La Sûreté du Québec est un corps fort de plus de 8’000 collaboratrices et collaborateurs. À l’instar des polices cantonales, il s’agit d’une police provinciale. La SQ couvre les 1,6 millions de km² de la belle province, à l’exception des grandes villes, au service de plus de 2,7 millions d’habitants.
Il s’agit d’une grande institution qui est forcément inspirante tant au niveau de son organisation et de ses processus, mais également par rapport à sa culture d’entreprise et ses valeurs.
Et vous n’avez pas chômé ! L’inspecteur Brunelle vous avait organisé un programme riche pendant ces 7 jours.
C’est le moins qu’on puisse dire !
J’ai eu la chance de découvrir une vingtaine de domaines de la SQ tant au niveau de la gestion, de la lutte contre la criminalité que de la sécurité publique.
Si je devais relever les « highlights » de ce stage, je mentionnerais la rencontre avec l’État-major in corpore et en particulier avec Madame Johanne Beausoleil, directrice générale de la SQ depuis 2022. Je suis très reconnaissant du temps qui m’a été accordé pour échanger notamment au sujet des valeurs institutionnelles.
J’ai également pu participer au comité exécutif des crimes majeurs qui réunit, le temps d’une journée, des officiers de la SQ et des corps municipaux importants. Ce comité traite des problématiques criminelles communes afin de coordonner l’action et de garantir un niveau d’information uniforme dans toute la province. Il a été question de vols de DAB (ou « distributeur automatique de billets »), de violences domestiques, de disparitions, des problématiques que nous connaissons, mais également de lutte contre le proxénétisme, de lutte contre la corruption et des violences armées, des domaines qui nous sont moins familiers.

#### Consigne
Répondez brièvement aux questions suivantes à l'aide du texte sur la Sûreté du Québec.
(a) Combien de collaboratrices et collaborateurs compte la Sûreté du Québec ?
(b) Pendant combien de jours s'étendait le programme organisé par l'inspecteur Brunelle ?
(c) Depuis quelle année Madame Johanne Beausoleil est-elle directrice générale de la SQ ?

#### Extraits d'un jeu de données de raisonnement spatial
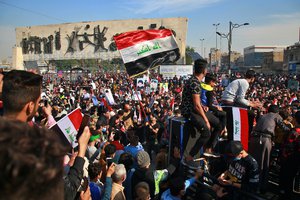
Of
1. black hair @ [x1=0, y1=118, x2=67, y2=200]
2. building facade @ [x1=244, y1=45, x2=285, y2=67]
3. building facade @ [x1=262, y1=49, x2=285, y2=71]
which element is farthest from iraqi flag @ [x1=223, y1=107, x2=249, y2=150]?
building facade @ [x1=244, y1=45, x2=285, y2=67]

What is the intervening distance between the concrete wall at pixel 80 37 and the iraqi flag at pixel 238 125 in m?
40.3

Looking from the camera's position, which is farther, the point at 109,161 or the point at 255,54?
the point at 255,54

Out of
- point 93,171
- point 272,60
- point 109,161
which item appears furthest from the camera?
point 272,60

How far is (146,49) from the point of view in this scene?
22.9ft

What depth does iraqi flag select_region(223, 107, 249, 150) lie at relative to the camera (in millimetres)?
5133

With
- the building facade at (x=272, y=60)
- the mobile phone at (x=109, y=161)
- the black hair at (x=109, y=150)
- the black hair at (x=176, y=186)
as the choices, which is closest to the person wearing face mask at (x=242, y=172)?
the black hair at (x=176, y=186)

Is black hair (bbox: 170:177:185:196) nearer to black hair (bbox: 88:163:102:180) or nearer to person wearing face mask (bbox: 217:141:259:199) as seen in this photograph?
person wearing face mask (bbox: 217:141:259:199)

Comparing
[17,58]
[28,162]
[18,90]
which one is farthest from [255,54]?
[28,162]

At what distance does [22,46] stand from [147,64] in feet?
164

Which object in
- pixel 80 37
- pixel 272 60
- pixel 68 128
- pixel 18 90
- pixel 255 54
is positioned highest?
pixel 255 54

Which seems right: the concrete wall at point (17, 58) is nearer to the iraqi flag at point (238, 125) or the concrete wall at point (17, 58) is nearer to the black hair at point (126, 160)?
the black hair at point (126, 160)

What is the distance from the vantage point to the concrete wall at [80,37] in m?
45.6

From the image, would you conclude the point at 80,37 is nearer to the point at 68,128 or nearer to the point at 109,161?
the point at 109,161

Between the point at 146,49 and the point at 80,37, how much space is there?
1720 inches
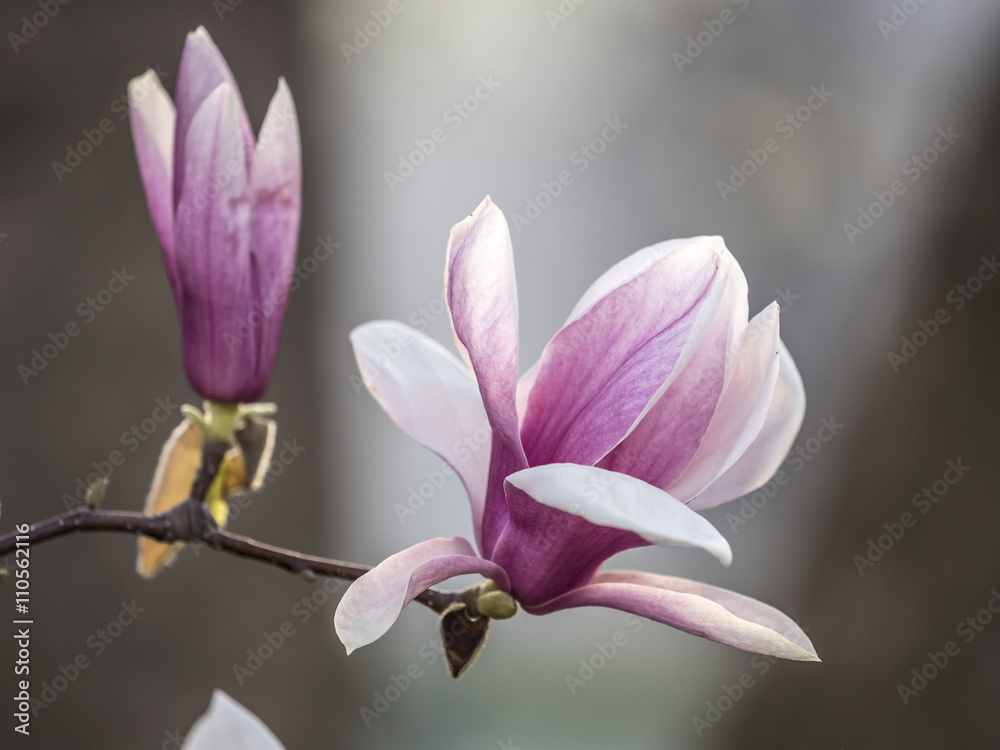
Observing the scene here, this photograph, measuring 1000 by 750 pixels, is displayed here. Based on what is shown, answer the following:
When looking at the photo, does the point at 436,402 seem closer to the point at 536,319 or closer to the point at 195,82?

#### Résultat
(a) Plus de 8’000.
(b) 7 jours.
(c) Depuis 2022.